- Born: Francis Richard Otto October 7, 1936 (age 89) Cleveland, Ohio, US
- Died: July 26, 2017
- Education: PhD in Educational Administration (Applied Linguistics and Materials Development): University of Wisconsin–Madison MA in Spanish Language and Literature: University of Wisconsin–Madison BA in Spanish Language & Literature and U.S. History: Baldwin-Wallace_College in Berea, Ohio
- Occupations: Retired university professor and entrepreneur
- Years active: 1966–2006
- Spouse: Janet Mae Reed(1958–present)
- Children: 5 children, ages 42 to 56
- Parent: Albert Francis Otto Elizabeth Ruth McKenna

= Frank Otto (academic) =

American linguist

Frank Otto (October 7, 1936 – July 26, 2017) was an American educator, pioneer in computer-assisted language learning (CALL), entrepreneur, and the founding executive director of CALICO (the Computer-Assisted Language Instruction Consortium).

==Early academic career==
Otto received his PhD in 1960 from the University of Wisconsin-Madison.
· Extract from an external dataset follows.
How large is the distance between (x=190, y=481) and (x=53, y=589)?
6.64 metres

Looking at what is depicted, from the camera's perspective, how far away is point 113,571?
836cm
During his program there he conducted dissertation research in the area of foreign languages in the elementary school. With support from publisher Heath de Rochemont, a division of D.C. Heath, he investigated alternative approaches to staffing foreign language programs. His projects involved working with the publisher’s efforts to broadcast their Parlons Français program to over two million schoolchildren in the Midwest from a DC-3 airplane flying overhead. In addition to his degree in Educational Administration and Curriculum Development, Otto also received his state certification as a teacher of Spanish, History, and English.

Upon graduation from Wisconsin, he took a faculty position at Ohio State University in one of the first programs in foreign language education in the United States. During his time at Ohio State, Otto worked with such well-known figures in Foreign Language Education as Dr. Edward Allen and Dr. Paul Pimsleur. Pimsleur on more than one occasion agreed with Otto's opinion that foreign language instruction was eventually "going to wind up on the computer!”

In 1972 Otto accepted the position to serve as Director of the Language Institute at the University of the Americas in Puebla, Mexico. He also worked with the US embassies in Mexico, Guatemala, Honduras, Ecuador, Panama, Costa Rica, El Salvador, and Columbia not only throughout Latin America but also in Asia, mainly in the Philippines. During that time in his career he also served on the Advisory Committee on Learning Technologies for the Developing World established by the Institute for International Research of the US Agency for International Development.

==Brigham Young University==
Following his work in Central and South America, Otto was recruited by Brigham Young University (BYU) in 1975 to help develop a program in ESL (English as a second language). While at BYU he participated in the development for the TICCIT system. of what could well be the first interactive multimedia program for teaching Spanish online.

During his time at BYU, Otto was instrumental in the founding of CALICO (the Computer-Assisted Language Instruction Consortium). As an important part of his work with CALICO, he also served as the founding editor of the CALICO Journal.

==Entrepreneurship==
Following his service at BYU and for CALICO, Otto retired and devoted full-time to his company CALI for the development of ELLIS, which stands for "English Language Learning Instruction System" as an allusion to Ellis Island, the port of entry for millions of immigrants to the United States of America. ELLIS was later purchased by Pearson Learning and is still available today from Pearson as ELLIS: A Digital Learning ELL Curriculum.